The possibilities, according to Cohen, are endless “even if they look like science fiction.”

The idea, said The IIA’s Zeevi, is for Israeli and foreign companies to hire the new company to develop various applications according to their specific needs.

Zeevi added that the partnerships with IDC and HyLabs have two advantages. First, HyLabs is a well-established private company with nearly 50 years of experience providing microbiology and molecular biology products and services to a list of clients. And second, IDC is a relatively small university that will invest all of its efforts to make the business a success.

He said a number of strategic partners have already expressed interest in the company’s services, including two of Israel’s largest defense companies, Rafael and Elbit, as well as Ginkgo Bioworks, a privately-owned US biotechnology company founded. by scientists at MIT.
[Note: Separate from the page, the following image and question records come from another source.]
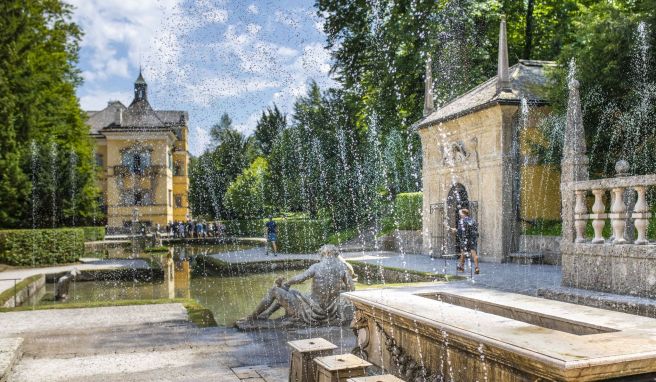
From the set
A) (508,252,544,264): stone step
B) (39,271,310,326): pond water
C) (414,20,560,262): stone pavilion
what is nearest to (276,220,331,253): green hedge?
(39,271,310,326): pond water

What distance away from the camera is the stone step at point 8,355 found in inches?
246

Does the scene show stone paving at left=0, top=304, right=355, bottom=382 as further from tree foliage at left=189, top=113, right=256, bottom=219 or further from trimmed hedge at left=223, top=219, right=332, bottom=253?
tree foliage at left=189, top=113, right=256, bottom=219

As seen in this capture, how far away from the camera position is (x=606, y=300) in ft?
24.1

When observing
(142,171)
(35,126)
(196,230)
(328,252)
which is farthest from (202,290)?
(142,171)

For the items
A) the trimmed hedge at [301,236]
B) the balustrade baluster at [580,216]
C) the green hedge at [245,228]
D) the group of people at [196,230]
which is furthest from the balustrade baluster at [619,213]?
the green hedge at [245,228]

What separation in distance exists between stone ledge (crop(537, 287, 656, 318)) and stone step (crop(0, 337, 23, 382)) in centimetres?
746

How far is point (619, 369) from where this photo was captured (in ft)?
11.1

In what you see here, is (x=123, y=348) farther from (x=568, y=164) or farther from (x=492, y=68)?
(x=492, y=68)

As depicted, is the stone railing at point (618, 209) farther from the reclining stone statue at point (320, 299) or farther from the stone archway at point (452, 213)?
the stone archway at point (452, 213)

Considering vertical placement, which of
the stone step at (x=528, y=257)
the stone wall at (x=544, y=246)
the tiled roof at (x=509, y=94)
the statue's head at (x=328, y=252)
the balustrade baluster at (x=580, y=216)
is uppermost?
the tiled roof at (x=509, y=94)

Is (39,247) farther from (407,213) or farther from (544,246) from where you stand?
(544,246)

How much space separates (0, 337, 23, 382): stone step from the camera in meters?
6.24

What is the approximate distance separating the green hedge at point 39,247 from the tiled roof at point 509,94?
1668cm

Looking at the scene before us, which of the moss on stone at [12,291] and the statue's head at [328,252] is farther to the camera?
the moss on stone at [12,291]
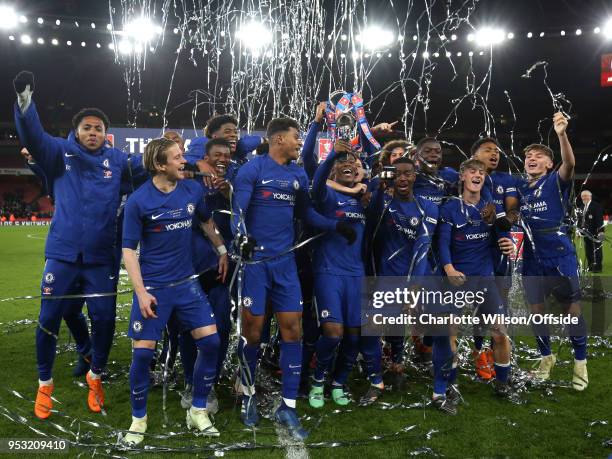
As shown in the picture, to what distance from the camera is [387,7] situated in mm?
19469

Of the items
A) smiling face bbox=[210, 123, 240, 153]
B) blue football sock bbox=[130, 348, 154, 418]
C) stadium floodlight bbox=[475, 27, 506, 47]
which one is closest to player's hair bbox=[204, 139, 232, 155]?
smiling face bbox=[210, 123, 240, 153]

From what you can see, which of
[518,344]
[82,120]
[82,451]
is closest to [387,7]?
[518,344]

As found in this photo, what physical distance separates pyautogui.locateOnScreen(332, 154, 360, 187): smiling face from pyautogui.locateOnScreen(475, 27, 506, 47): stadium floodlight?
19748 mm

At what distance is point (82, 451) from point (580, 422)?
3362 millimetres

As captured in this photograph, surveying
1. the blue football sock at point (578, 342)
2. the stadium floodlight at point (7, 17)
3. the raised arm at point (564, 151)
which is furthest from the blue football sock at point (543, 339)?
the stadium floodlight at point (7, 17)

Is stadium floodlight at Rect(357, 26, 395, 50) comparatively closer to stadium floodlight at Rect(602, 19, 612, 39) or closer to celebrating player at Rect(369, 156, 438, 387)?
stadium floodlight at Rect(602, 19, 612, 39)

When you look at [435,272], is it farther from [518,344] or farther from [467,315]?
[518,344]

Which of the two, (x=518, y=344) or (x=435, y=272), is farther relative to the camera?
(x=518, y=344)

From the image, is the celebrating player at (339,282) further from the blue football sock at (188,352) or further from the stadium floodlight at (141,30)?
the stadium floodlight at (141,30)

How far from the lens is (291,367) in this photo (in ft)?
12.9

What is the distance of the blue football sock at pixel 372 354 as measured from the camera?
4.35m

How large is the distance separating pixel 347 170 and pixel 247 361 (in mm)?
1699

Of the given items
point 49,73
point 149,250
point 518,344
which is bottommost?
point 518,344

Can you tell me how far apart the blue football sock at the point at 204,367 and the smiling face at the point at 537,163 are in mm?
3289
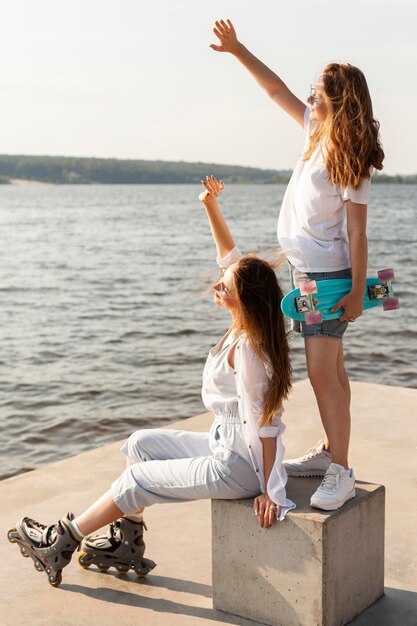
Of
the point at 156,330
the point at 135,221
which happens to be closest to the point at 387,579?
the point at 156,330

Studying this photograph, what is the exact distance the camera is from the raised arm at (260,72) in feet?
13.3

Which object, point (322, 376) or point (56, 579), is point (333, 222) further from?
point (56, 579)

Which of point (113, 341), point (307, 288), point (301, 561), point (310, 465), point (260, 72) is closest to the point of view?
point (301, 561)

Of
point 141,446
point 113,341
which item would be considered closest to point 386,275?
point 141,446

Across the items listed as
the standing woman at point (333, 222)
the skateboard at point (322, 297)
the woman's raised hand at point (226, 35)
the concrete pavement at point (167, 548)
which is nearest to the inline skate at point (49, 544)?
the concrete pavement at point (167, 548)

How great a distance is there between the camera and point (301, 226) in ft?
12.5

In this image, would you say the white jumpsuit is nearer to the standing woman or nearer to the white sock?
the white sock

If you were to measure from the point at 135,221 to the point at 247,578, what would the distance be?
157 feet

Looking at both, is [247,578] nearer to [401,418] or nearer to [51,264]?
[401,418]

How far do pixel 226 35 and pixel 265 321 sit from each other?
1.39 meters

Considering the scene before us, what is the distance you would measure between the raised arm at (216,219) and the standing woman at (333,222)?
0.75 ft

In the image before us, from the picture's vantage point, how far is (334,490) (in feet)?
11.2

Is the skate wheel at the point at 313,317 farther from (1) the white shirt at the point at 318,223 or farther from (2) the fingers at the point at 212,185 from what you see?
(2) the fingers at the point at 212,185

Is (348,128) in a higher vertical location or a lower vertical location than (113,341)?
higher
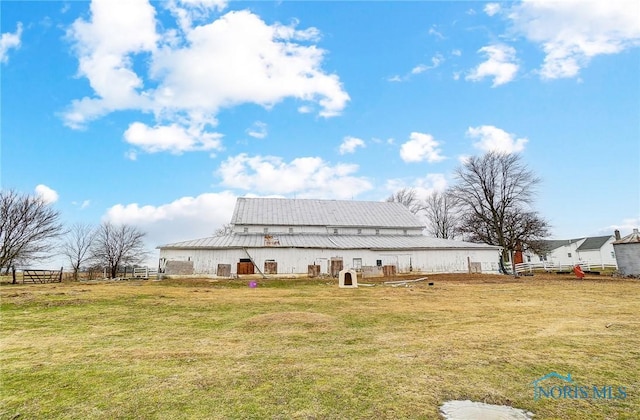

The activities of the IIA company will be divided between the HyLabs headquarters in Rehovot and the IDC campus in Herzliya.

“It all starts with computational biology and bioinformatics, so the IDC will start by identifying the genes needed depending on the application, after which HyLabs will build the necessary organism in a wet lab,” Cohen said. The next step is the screening and functional testing of the product, also at HyLabs, followed by the production of the microorganisms to be tested in a field laboratory, coordinated by IDC.

Israel Innovation Authority CEO Dror Bin said in a statement that “after a year of in-depth research, the authority has identified synthetic biology as an innovative infrastructure area based on vast knowledge. multidisciplinary breakthroughs in academia ”, which will ideally lead to a multitude of new Israeli companies in the field.